Sorry, sent early… ignore that and try this version.

> 
> On Jan 31, 2020, at 19:58, Andrew Barnert <abarn...@yahoo.com> wrote:
> 
> Here’s a concrete proposal.
> 
tl;dr: `nameof x == "x"`, and `nameof x.y == "y"`.

Rationale:

Even though as far as Python is concerned `nameof x.y` is identical to `"y"`, 
it can make a difference to human readers—and to at least two classes of 
automated tools.

When refactoring code to rename something, there is no way to tell whether a 
string—or a substring in a larger string—that matches the name should be 
changed. But a nameof expression is unambiguously a reference to the name, and 
therefore the tool knows that it needs to change.

For example:

    class Spam:
        cheese = 10
        def __repr__(self)
            return f"<{type(self).__name__} at {id(self)} {nameof self.cheese}: 
{self.cheese}>"

If I ask my IDE to rename cheese to beans, that `nameof self.cheese` is 
unambiguous: it clearly should be changed to `nameof self.beans`. If I had just 
included the substring “cheese” within the string, it would need some kind of 
heuristics or trained AI or something to figure that out.
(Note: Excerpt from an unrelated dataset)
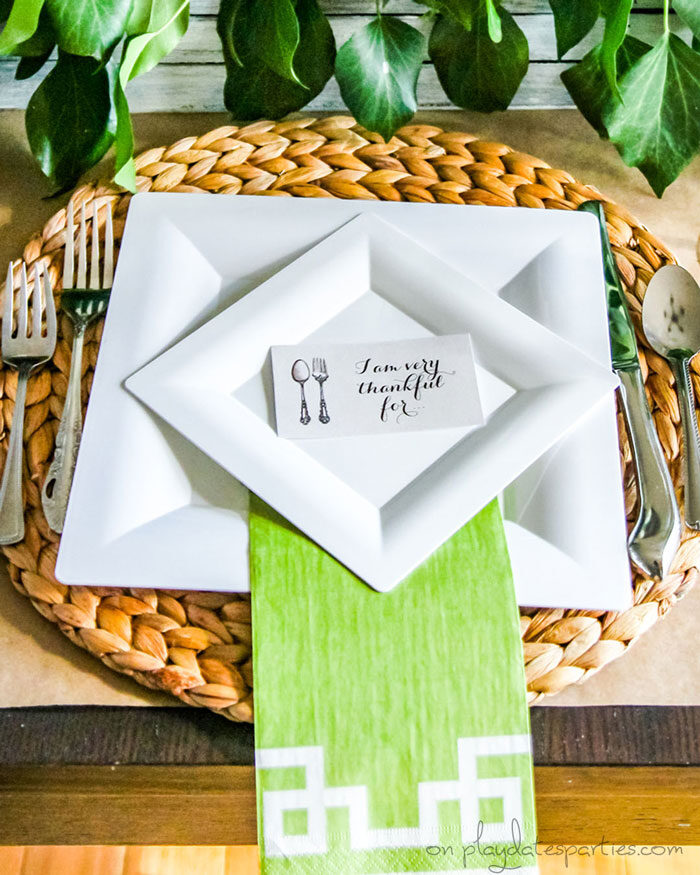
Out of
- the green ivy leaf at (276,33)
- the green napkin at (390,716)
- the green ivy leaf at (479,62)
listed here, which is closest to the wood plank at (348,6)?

Similarly for this example:

    rpc.register(nameof spam, spam)

Again, if I just used the string "spam", renaming the function spam to eggs 
would be ambiguous.

And if I used spam.__name__, this would be unambiguous, but potentially 
incorrect. For example:

    spam = SpamHandler.handle
    rpc.register(spam.__name__, spam) # oops

A second use is static type checkers. If a type checker sees `nameof 
spam.eggs`, it can apply whatever rules it would use for `spam.eggs` itself. 
For example, if it can figure out the type or `spam`, and that type declared 
its attributes, and there is no attribute named `eggs`, this can be a static 
type error.

Grammar:

    atom ::= identifier | literal | enclosure | nameof_atom
    nameof_atom ::= "nameof" nameof_name
    nameof_name ::= identifier | attributeref

Semantics:

The value of nameof_atom is a string: the name of the identifier itself for the 
first case, or of the identifier after the dot for the second case. The string 
value is semantically identical to a literal for the same string, so `nameof 
foo.bar` and `"bar"` should be compiled to identical code. There is no 
difference to Python, only to human readers and automated tools.

Compatibility:

Because `nameof` is a valid identifier today, there may be code that uses it as 
a variable name. This means the usual 3-version __future__ schedule is probably 
needed. And a search through public code to make sure it isn’t a lot more 
common than you’d expect.

Alternatives:

Why no parentheses? Because in Python, only function calls take parentheses. In 
C# (where this feature originated) there are other compile-time operators like 
sizeof that take parens, and ultimately this goes back to making those 
operators look like calls to preprocessor macros in 1970s C; that isn’t 
relevant in Python, so requiring parens would just be confusing for no benefit.

Why no runtime behavior? Because there’s nothing that could reasonably be 
checked. Unlike C#, Python doesn’t have “variables” at runtime; it just has 
names bound to objects in namespaces. Given an object, there is no way to know 
what name you used to access it. Also, Python attributes are completely 
dynamic—in C#, `spam.eggs` means something like “the int-typed value found 
between 4 and 8 bytes after the start of `spam` in memory”; in Python, it means 
“the result of calling getattr(spam, 'eggs'), which could be any arbitrary 
code”. Even if it were possible, it’s not clear what the benefit would be, and 
without someone making a case for a benefit, it’s not worth trying to come up 
with something clever in the first place.